Ad ogni scelta corrisponde una reazione da parte di ogni singolo membro del culto. Reazioni che possono essere ammortizzate scegliendo specifici comandamenti durante le messe, improntati per uno o l’altro gameplay, ma che sono inevitabili quando sono gli stessi follower a fare richieste di sacrificio o simili. Una situazione sempre molto precaria quindi, da tenere monitorata in ogni secondo, che non viene di certo agevolata dalla presenza di alcuni bug (nella versione console da noi testata) che influiscono sulla riuscita di alcuni rituali o azioni nel gioco.

Problemi tecnici ne abbiamo?
Ed è proprio dai bug o dai problemi tecnici che partiremo per spiegare il gameplay effettivo di questo simulatore di culti perché se la parte principale di Cult of the Lamb risiede nel lato gestionale del titolo, per proseguire nel gioco bisogna affrontare e sconfiggere i vari mini dungeon che ci troveremo di fronte.
Lo strutturare il villaggio e lo sfruttarlo al meglio servono a gettare le fondamenta per una serie di potenziamenti da sfruttare poi nei dungeon. Aumentando la fede dei nostri seguaci sbloccheremo armi più potenti ad inizio run, o qualche maledizione migliore e più influente, che sommati alla classica fortuna nella casualità dei power up sparsi nei dungeon (tipici di questo genere) faranno il buono o il cattivo tempo della nostra partita.
Ma se Giumancu vuole sacrificare il dissidente Paninoprosciutto ( perché stanca del suo inveire contro il Tumpaiesimo) ed al momento del rituale il gioco si blocca?

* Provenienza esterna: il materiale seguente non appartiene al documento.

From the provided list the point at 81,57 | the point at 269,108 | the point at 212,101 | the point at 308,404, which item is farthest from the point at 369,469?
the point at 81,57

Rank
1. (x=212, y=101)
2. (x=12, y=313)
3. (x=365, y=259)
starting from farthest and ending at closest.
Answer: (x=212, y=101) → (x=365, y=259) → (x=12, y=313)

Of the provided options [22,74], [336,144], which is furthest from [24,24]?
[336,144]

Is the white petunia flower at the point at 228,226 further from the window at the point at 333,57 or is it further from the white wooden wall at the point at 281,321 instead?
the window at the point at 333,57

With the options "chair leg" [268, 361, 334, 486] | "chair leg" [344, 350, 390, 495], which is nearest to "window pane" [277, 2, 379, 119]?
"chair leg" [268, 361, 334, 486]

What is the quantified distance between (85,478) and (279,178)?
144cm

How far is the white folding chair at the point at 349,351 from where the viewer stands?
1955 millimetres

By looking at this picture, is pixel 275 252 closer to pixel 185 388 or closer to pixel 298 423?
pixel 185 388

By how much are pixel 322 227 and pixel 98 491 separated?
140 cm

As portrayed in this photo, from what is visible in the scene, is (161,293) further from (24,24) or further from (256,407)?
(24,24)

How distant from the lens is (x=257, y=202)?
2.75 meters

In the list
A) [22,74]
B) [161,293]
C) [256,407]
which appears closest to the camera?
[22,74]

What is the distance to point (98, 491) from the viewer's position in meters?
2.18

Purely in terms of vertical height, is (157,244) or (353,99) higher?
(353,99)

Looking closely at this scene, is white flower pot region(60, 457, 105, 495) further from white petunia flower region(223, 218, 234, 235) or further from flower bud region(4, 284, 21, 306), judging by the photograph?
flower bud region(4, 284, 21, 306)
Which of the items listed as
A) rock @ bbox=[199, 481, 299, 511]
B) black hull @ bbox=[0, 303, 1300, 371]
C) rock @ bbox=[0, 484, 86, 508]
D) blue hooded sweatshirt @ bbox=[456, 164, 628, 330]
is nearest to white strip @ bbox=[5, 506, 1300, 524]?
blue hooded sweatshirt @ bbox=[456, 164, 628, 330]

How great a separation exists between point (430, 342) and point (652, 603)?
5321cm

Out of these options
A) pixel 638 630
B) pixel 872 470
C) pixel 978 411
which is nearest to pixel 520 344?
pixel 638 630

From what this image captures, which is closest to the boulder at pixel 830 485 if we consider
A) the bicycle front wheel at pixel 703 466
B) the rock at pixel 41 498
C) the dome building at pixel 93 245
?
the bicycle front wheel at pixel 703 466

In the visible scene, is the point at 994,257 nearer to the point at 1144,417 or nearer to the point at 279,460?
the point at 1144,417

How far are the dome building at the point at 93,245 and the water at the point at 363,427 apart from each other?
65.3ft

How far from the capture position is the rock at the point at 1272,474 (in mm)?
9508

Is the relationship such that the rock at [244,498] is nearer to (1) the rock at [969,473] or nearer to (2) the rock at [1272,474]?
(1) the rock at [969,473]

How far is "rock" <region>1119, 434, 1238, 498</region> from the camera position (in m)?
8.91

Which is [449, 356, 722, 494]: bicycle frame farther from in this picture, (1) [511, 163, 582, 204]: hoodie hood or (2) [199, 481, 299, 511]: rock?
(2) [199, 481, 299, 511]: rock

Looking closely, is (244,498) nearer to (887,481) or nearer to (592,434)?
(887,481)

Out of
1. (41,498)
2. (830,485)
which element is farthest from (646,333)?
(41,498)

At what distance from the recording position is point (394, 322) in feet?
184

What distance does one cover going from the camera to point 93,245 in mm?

Le opzioni sono svariate: Panino si salva calcio d’angolo grazie ad una svista del gioco (facendo di fatto fallire la mini quest di Giumancu), Panino sarà solo un vecchio ricordo (vanificando ancora una volta gli sforzi per completare la quest per mancanza di materia sacrificale) oppure ancora, tutti felici e contenti, quest completata e Panino e Giumancu amici per la pelle come se niente fosse.
Purtroppo questi esempi sono un pochino forti ed esagerati, ma non nego che effettivamente ho riscontrato diverse difficoltà in alcune parti del gioco proprio per il continuo non riuscire a compiere attività di questo tipo. In alcuni casi ho dovuto scegliere alcuni comandamenti proprio in base al rischio elevato di non riuscire a compiere determinate azioni con successo nel momento giusto.
Un malus che influenza lo svolgimento lineare del gioco, soprattutto nella sua versione per console (che speriamo venga migliorata in futuro grazie a qualche patch), ma allo stesso tempo non nega di godersi questo affascinante titolo, seppur con qualche riserva e qualche accortezza in più da tenere in conto.

Conclusioni
In conclusione, cosa aspettarsi da Cult of the Lamb?
Sicuramente, la fatica di Massive Monster e Devolver Digital ha tutto il potenziale per incuriosire e appassionare una grandissima fetta di pubblico. Un gameplay semplice, pulito e simpatico accompagnerà il giocatore per tutta la durata di questo titolo.
Il binomio tra roguelike e gestionale è solido, divertente e capace di far perdere diverse ore di gioco nello scegliere quali migliorie apportare per affrontare con più facilità i vari dungeon del gioco, seppur va ammesso che il lato gestionale è maggiormente influente nella prima parte di gioco che nella seconda, mentre al contrario, l’affrontare i dungeon rimarrà quasi sempre sulla stessa linea di difficoltà.
Attualmente mi sento di suggerire l’acquisto del titolo nella sua versione PC, in quanto al momento risulta essere la versione migliore (e maggiormente corretta) del gioco. In caso invece vogliate provare questo titolo su console, alcune scelte in gioco risulteranno quasi obbligate rispetto ad altre, per limare quanto possibile la percentuale di fallimento di alcuni passaggi.
Inoltre so che volete sapere che fine hanno fatto i nostri eroi Paninoprosciutto e Giumancu, ma i segreti del culto del Tumpaiesimo rimarranno sepolti con esso, per sempre!